Laura Scull – Through Thought
I am Laura Scull, I identify as a mark-maker who primarily starts off in drawings then expands into another medium that can best translate my art practice into a visual form by the use of composition skills and use of negative space placement.
Creating art creates this feeling of freedom and success-fullness, almost like you can achieve anything. When you have created something from your own hands, mind and personality into something visual, it becomes something of an addiction, that feelings of successfully showing your current interests and influences into a medium for then others to witness, inspire and even cry at is the greatest pure gift that any artist can lead to give to the world.
It is pure you, the whole you and sometimes it can become overwhelming when viewers, critics and family members even begin to question the artwork itself, it feels like they are questioning you as a person. I can only speak for myself when I say that creating visual work can explain a lot more than words do, the connection is visual and you can see it when people look at your work, it comes enchanting how they can talk about your art in such an intelligent way.
What is your relationship with your own mind?

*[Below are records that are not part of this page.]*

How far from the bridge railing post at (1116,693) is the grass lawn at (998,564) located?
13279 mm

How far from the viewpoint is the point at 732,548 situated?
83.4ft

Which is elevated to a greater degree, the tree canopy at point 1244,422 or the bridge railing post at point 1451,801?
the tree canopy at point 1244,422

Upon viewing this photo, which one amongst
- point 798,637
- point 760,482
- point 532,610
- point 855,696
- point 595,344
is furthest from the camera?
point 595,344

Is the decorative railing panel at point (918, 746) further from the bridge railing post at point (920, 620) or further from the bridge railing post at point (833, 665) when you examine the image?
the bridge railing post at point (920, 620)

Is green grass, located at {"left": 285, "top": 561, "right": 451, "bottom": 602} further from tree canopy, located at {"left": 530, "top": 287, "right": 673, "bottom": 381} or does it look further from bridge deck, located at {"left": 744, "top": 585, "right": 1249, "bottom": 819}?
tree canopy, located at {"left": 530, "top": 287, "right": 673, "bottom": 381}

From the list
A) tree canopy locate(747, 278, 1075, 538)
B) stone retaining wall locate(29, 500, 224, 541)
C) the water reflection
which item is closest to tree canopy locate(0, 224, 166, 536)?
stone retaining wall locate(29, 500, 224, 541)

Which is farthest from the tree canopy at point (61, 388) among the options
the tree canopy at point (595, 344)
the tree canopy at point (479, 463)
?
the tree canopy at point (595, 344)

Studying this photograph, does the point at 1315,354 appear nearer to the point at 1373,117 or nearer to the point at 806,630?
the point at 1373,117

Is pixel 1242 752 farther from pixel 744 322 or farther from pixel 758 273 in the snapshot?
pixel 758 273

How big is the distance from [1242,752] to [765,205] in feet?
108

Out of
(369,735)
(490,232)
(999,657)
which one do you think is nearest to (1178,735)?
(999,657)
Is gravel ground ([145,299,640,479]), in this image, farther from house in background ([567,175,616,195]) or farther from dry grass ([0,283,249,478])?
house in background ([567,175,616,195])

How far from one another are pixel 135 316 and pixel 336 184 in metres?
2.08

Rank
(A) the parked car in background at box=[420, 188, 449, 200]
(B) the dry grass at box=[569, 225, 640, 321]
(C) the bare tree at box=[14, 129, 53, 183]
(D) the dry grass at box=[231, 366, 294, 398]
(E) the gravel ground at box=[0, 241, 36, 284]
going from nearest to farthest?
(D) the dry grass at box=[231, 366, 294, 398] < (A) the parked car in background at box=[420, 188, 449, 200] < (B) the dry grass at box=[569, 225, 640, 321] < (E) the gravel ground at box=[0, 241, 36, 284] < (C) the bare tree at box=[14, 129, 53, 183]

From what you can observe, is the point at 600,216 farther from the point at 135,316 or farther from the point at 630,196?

With any relationships it has its ups and downs, some days I feel creative and experience a rush of influential activity and yet other days it feels like my own head and body is against me, unable to create anything profoundly useful in the terms of work.
How does this piece relate the the theme “The Mind”?
This artwork isn’t just some lines on a paper or a marker in my life, it represents a moment and a thought of what I thought at the time was an interesting and calm composition. Every time I look back at it, I see myself in 2016 creating it, the final few days of when I was drawing without influence, an object in mind nor peer influences.
It’s almost like a visual piece of my memory that only I can recall and as it has been separated from my head to paper, it almost feels like I can move on. All my artwork feels exactly like this, I can recall the time up to building them and when I officially called them ‘finished’, accessible memories, maybe that is the reason why I don’t like selling my primary work, it does feel like selling your soul.
How can art/ creativity help us to learn about our minds?
Art is the therapy that we do not realise that we need. If our minds are subject to the same items, objects, settings and people it would simply die. Exposing ourselves to others peoples mind sets of what inspires them to create to then produce a colourful/monochrome sculpture/painting/drawing etc etc we can then identify what and why we enjoy a certain artwork.
It’s almost like exercise, you are using a different part of your brain to access and question why you do/do not like it, why has the artist/s created such a thing, what is the meaning behind it. I think that’s why I find it addictive, you forget about everything else, you just question what is physically in front of you.